BzQbqi7srrl67Hfvhy9V9FxE68wSdBLJV1Yd4xhl

Pengikut

Upaya Penanggulangan Kekerasan terhadap Anak

Upaya Penangulangan Kekerasan terhadap Anak
Anak mempunyai nilai positif dan kedudukan yang sangat penting bagi orang tua, masyarakat, bangsa dan negara terutama sebagai penerus generasi, maka sudah seharusnya anak mendapat perhatian yang serius terutama dalam menjadikan mereka sumber daya manusia yang berkualitas dengan cara memenuhi hak-hak dasarnya sebagai anak atau individu. 

Kementerian Pemberdayaan Perempuan dan Perlindungan Anak (PPPA) mencatat sejak 1 Januari hingga 16 Maret 2021 terdapat 426 (empat ratus dua puluh enam) kasus kekerasan seksual dari total 1.008 (seribu delapan) kasus kekerasan terhadap perempuan dan anak. Asisten Deputi Perumusan Kebijakan Perlindungan Hak Perempuan, Ali Hasan mengatakan bahwa data tersebut berdasarkan hasil pelaporan Sistem Informasi Online Perlindungan Perempuan dan Anak (Simfoni-PPA, Jumat, 19 Maret 2021).
=======
**TUGAS YANG DIKERJAKAN**
1 - Jawablah pertanyaan berikut berdasarkan teks tentang penanggulangan kekerasan terhadap anak, dengan penanda (a), (b), dan (c) pada jawaban.
(a) Sebagai apa terutama anak memiliki kedudukan yang sangat penting bagi orang tua, masyarakat, bangsa, dan negara?
(b) Berapa kasus kekerasan seksual yang dicatat Kementerian PPPA sejak 1 Januari hingga 16 Maret 2021?
(c) Data tersebut disusun berdasarkan hasil pelaporan sistem apa?
2 - Teruskan teks tentang penanggulangan kekerasan terhadap anak, dimulai setelah kalimat terakhirnya.
=======
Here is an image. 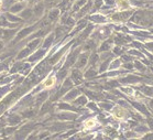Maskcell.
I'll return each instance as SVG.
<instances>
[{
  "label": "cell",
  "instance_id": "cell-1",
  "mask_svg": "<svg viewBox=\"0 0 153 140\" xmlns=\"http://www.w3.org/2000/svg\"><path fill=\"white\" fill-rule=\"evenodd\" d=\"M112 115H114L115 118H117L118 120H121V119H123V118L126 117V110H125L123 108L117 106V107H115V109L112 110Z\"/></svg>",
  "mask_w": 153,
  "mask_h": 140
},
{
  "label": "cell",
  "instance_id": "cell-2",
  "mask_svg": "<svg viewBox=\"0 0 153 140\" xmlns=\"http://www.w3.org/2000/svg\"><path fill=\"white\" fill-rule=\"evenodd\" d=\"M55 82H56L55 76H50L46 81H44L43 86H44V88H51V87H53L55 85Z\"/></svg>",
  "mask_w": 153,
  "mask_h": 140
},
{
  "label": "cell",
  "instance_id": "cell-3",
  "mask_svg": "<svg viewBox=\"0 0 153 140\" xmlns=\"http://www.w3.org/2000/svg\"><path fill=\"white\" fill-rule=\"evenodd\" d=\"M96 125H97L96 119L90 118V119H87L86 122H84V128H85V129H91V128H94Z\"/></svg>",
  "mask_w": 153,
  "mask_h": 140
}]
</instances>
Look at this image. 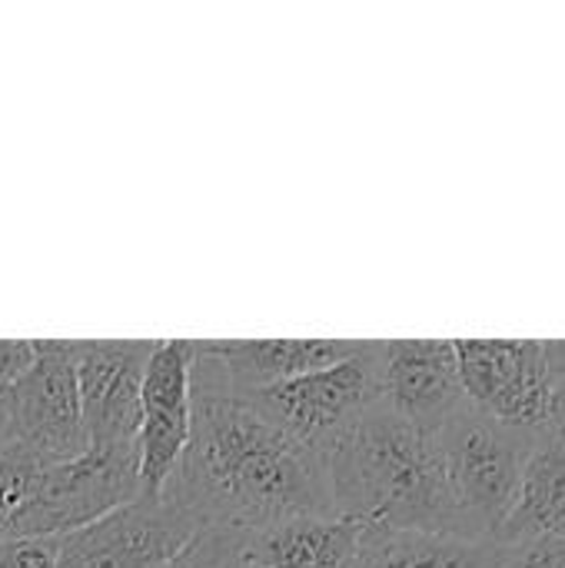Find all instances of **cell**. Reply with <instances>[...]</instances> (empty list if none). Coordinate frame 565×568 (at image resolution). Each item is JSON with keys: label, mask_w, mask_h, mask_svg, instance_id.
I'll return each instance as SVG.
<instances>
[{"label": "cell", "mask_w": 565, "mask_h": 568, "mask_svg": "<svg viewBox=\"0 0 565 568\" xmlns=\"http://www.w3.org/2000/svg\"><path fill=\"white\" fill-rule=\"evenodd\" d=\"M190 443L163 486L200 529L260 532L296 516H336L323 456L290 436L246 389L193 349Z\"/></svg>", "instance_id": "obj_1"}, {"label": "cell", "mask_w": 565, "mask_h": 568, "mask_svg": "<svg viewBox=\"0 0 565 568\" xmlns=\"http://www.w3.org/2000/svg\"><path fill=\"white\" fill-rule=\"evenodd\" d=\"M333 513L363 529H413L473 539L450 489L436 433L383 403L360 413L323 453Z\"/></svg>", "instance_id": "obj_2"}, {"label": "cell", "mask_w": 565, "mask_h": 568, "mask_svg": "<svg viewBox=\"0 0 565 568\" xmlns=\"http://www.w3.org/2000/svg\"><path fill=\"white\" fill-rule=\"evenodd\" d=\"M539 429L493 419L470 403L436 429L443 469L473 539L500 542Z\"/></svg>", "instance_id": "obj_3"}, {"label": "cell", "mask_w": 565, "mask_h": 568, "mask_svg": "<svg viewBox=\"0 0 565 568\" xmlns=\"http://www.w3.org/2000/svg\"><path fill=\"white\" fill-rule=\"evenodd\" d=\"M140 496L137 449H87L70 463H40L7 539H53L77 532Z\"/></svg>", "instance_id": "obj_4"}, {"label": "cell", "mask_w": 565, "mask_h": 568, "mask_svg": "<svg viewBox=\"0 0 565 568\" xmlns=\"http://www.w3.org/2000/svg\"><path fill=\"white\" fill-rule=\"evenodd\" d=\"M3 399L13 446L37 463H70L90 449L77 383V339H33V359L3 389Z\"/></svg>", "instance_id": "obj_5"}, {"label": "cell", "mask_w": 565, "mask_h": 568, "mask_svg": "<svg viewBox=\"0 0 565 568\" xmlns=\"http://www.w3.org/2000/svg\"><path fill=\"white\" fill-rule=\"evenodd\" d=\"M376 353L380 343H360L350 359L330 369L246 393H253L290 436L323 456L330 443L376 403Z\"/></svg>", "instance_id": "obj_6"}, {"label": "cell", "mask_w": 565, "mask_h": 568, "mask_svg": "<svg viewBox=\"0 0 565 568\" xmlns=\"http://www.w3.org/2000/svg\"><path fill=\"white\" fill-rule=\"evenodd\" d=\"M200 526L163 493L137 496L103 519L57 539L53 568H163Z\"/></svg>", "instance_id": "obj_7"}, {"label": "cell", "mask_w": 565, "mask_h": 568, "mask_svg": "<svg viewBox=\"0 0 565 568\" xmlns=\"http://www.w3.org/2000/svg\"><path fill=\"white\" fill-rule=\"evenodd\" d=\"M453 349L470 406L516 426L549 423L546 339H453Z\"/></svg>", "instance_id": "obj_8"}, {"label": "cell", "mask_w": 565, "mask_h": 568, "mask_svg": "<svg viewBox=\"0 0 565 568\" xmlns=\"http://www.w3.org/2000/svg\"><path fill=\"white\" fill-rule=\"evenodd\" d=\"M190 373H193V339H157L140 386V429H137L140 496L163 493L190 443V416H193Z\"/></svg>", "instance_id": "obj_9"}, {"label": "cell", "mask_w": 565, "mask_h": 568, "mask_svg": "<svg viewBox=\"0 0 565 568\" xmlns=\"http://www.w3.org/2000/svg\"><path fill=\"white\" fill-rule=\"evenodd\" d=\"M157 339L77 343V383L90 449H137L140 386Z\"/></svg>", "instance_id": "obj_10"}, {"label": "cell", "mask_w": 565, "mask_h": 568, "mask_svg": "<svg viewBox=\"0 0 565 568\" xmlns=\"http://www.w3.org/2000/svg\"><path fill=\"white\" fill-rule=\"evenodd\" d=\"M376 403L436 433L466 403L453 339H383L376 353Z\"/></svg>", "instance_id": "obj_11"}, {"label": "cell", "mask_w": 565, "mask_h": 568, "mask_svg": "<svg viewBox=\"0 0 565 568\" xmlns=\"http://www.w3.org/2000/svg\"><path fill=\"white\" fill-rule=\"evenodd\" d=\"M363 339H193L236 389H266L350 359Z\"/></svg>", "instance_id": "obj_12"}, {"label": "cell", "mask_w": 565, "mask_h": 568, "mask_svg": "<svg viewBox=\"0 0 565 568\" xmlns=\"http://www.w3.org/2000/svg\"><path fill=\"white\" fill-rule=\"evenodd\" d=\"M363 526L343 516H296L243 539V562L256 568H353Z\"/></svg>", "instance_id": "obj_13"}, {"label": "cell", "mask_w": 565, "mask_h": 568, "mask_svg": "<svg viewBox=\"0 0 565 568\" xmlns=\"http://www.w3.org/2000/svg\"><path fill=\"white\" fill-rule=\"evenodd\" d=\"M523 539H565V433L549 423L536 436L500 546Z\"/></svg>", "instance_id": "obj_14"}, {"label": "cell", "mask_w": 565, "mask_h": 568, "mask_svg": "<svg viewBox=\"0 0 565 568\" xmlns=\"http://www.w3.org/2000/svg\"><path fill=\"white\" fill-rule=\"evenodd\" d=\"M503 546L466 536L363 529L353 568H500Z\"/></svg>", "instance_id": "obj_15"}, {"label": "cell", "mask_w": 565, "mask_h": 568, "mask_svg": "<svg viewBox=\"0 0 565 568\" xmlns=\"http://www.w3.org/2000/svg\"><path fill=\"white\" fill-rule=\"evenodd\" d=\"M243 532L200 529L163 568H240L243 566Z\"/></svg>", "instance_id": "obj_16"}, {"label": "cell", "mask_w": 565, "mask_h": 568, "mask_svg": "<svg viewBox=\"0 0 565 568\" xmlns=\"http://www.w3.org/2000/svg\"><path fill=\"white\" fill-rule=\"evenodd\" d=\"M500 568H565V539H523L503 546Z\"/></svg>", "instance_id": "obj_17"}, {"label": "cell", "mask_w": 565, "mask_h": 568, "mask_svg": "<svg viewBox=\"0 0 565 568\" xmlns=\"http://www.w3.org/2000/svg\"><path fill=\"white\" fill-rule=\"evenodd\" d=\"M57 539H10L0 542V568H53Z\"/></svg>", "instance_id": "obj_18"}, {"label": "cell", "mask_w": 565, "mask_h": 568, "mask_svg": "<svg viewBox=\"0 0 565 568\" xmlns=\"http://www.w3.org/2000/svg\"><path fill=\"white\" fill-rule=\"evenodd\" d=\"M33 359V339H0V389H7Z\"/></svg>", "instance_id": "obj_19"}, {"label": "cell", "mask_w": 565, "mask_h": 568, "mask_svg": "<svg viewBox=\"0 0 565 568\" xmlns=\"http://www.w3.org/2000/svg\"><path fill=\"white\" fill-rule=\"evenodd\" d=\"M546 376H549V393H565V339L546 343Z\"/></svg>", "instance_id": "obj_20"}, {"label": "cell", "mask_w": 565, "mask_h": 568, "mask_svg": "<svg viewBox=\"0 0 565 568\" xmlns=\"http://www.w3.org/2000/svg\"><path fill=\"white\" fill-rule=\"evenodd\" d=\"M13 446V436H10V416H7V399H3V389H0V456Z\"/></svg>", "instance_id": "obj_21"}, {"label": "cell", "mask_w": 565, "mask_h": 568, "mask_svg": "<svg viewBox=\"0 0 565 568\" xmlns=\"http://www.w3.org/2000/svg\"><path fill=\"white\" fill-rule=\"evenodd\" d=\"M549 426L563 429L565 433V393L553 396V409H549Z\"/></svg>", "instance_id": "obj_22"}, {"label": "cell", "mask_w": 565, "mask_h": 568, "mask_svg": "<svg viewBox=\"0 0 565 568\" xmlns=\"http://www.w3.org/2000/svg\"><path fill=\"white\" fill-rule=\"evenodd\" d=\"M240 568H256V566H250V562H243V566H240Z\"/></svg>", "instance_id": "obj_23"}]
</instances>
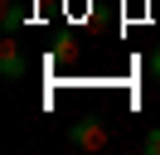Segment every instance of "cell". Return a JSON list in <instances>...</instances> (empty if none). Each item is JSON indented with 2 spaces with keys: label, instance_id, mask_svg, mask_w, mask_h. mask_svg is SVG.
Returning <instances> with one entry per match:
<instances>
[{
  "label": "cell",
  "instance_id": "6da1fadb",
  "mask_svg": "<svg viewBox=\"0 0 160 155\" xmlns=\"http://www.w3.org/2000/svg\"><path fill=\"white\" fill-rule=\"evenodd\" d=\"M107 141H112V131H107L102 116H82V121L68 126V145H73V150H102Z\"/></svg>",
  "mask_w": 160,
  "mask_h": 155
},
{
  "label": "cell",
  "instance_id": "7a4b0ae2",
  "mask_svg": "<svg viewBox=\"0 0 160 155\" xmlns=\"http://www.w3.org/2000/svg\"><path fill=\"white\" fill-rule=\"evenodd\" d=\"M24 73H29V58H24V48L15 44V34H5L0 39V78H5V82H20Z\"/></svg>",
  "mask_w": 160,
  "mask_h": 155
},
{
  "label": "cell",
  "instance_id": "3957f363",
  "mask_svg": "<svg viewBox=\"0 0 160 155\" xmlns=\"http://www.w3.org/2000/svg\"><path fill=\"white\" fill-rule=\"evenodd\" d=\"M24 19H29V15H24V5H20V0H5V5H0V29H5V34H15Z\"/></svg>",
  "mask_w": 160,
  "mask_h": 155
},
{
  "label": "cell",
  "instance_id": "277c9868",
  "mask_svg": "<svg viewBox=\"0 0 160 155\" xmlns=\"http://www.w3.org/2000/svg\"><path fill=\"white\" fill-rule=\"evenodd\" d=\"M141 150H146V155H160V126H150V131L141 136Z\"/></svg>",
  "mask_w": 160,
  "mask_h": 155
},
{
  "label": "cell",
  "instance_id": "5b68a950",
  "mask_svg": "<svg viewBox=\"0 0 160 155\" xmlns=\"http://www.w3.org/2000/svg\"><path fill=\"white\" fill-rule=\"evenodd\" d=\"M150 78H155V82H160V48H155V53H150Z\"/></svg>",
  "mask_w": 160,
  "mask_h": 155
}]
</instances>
=======
**HASIL AKHIR**
1 -
(a) Sebagai penerus generasi.
(b) 426 kasus, dari total 1.008 kasus kekerasan terhadap perempuan dan anak.
(c) Sistem Informasi Online Perlindungan Perempuan dan Anak (Simfoni-PPA).

2 -
Korban yang mengalami kekerasan seksual bisa juga mengalami kekerasan fisik dan menderita secara psikis. Child abuse seringkali diidentikan dengan kekerasan yang tampak seperti kekerasan fisikal dan kekerasan seksual, padahal kekerasan yang bersifat psikis dan sosial juga dapat membawa dampak buruk yang bersifat permanen terhadap anak.

Anak adalah generasi penerus bangsa yang seharusnya dilindungi dan diasuh dengan baik sebagaimana ketentuan yang dimuat dalam Pasal 28 B ayat (2) Undang-Undang Dasar Negara Republik Indonesia Tahun 1945 (UUD 1945)yang menyebutkan bahwa : 
"Setiap anak berhak atas kelangsungan hidup, tumbuh kembang, serta perlindungan dari kekerasan dan diskriminasi".
Dalam Konvensi Perserikatan Bangsa-Bangsa (PBB) tentang Hak-Hak Anak tahun 1989 yang telah diratifikasi oleh Pemerintah Indonesia melalui Keputusan Presiden (Kepres) Republik Indoneisa Nomor 39 Tahun 1990 menyebutkan terdapat 4 (empat) hak dasar anak, yaitu terdiri dari :
  1. Hak untuk bertahan hidup;
  2. Hak untuk mendapat perlindungan;
  3. Hak untuk tumbuh dan berkembang; dan
  4. Hak untuk berpartisipasi
Namun fakta dilapangan menunjukan hal yang berbeda. Anak Indonesia belum memperoleh hak-haknya dengan semestinya. Masih banyak anak Indonesia yang belum memperoleh hak dasarnya dengan baik, seperti pelayanan akta kelahiran, pelayanan Kesehatan dan Pendidikan yang memadai. Anak Indonesia juga tengah mengalami ancaman serius yaitu ancaman eksploitasi dan perilaku kekerasan. Oleh karena itu, penanggulangan semestinya berupaya membuat si anak dapat menikmati hak-hak dasarnya tersebut.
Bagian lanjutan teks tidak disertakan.